Of Alexander von Zemlinsky’s eight operas, Der Zwerg (1919–1921) is one of the two most popular. The other is Eine Florentinische Tragödie (1916). Both one-act operas were composed to libretti based on works by Oscar Wilde. The plot of both is the tragedy of the love of a physically ugly man for a beautiful but cruel woman. Since the 80s, when von Zemlinsky, forgotten in the middle of the 20th century, slowly began to return to concert and opera playbills, these two operas have often been put together as a diptych. At the Mariinsky Theatre this was separated by almost two decades: Eine Florentinische Tragödie was performed at the Stars of the White Nights in 1999, and Der Zwerg is being performed in St Petersburg for the first time. Leon Botstein, an American conductor, authoritative music historian and editor of the oldest history of music magazine The Musical Quarterly suggested including it in the festival programme. At previous festivals he has conducted performances of Taneyev’s Oresteia and Bernstein’s Candide.
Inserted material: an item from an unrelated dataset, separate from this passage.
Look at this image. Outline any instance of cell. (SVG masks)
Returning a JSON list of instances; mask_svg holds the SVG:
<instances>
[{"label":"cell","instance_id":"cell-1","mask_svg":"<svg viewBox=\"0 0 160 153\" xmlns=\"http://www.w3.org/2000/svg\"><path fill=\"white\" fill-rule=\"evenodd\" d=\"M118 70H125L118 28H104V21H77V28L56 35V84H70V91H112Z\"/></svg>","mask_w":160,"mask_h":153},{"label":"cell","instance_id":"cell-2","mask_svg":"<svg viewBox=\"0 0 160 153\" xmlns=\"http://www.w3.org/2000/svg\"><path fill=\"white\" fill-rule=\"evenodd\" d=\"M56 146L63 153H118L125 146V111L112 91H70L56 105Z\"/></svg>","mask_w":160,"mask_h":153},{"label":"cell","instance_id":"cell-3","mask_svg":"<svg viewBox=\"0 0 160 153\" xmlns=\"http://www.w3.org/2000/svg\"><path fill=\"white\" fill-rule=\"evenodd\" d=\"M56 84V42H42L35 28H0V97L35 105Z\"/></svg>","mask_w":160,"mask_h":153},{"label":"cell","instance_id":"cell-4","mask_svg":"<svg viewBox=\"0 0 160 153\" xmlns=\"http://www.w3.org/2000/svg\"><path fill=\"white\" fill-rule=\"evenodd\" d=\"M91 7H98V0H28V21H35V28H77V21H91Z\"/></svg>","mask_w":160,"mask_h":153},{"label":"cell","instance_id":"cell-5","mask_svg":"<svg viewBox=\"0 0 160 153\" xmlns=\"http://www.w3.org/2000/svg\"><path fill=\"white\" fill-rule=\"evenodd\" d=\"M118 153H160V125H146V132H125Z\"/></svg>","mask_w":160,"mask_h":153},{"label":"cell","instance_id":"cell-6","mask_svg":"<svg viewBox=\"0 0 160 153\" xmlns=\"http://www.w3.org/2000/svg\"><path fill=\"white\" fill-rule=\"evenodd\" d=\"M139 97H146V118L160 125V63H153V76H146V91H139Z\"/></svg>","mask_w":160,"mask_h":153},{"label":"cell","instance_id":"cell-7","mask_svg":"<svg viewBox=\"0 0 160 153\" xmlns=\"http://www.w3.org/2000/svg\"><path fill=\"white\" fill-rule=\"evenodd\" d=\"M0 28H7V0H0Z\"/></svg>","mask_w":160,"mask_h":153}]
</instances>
It is common to stress the autobiographical nature of Der Zwerg: the opera based on Wilde’s story The Birthday of the Infanta brilliantly reflects the history of the relationship between von Zemlinsky and Alma Schindler-Mahler. The stepdaughter of the founder of the Secessionists Carl Moll and the greatest beauty of Vienna’s Jugendstil era, Alma took lessons from von Zemlinsky, then a successful young conductor and composer, and wrote romances. In her late memoirs she noted that von Zemlinsky was the greatest passion of her life, instantly not forgetting to underline the fact that he was rather ugly.
Richard Strauss had brought the fashion for opera based on Wilde to Vienna, and von Zemlinsky’s Infanta in many ways resembles Strauss’ Salome: her behaviour combines a cruel child who has gone too far in her game and a capriciously sensitive woman. The young writer Georg Claren, an enthusiastic reader of Freud and Weininger, in adapting the narrative for von Zemlinsky introduced important changes: the Infanta, who with Wilde is twelve years old, has grown up, and the Dwarf, her wordless toy, has acquired a voice and become transformed into a writer of songs.
The operatic Infanta is frivolous and treacherous: she encourages the Dwarf’s love and says that she also loves him. She arranges things in such a way that he sees himself in a mirror. Just like with Wilde, on discovering his ugliness the Dwarf dies of a broken heart. Of the smart and mannered prose of Wilde’s tale, in the opera there only remain some scant vaguely Spanish interludes, while in the remainder von Zemlinsky, a follower of Wagner and Strauss, rejects colour in favour of musical drama.
The audience of Der Zwerg von Zemlinsky appears as a great master of orchestral writing: rich, varied and sensitive to the psychological nuances of drama. The orchestra is the principal narrator of the opera, though von Zemlinsky is generous with the singers, in particular to the protagonist, whose “songs” are remarkable for a melodiousness that is rare for expressionist opera.
The Dwarf is killed by his reflection in the mirror, but before that it bewitches him, it enchants his own voice, the delighted lyricism of his hymns for his beloved Infanta swallow him – and us, the audience, after him.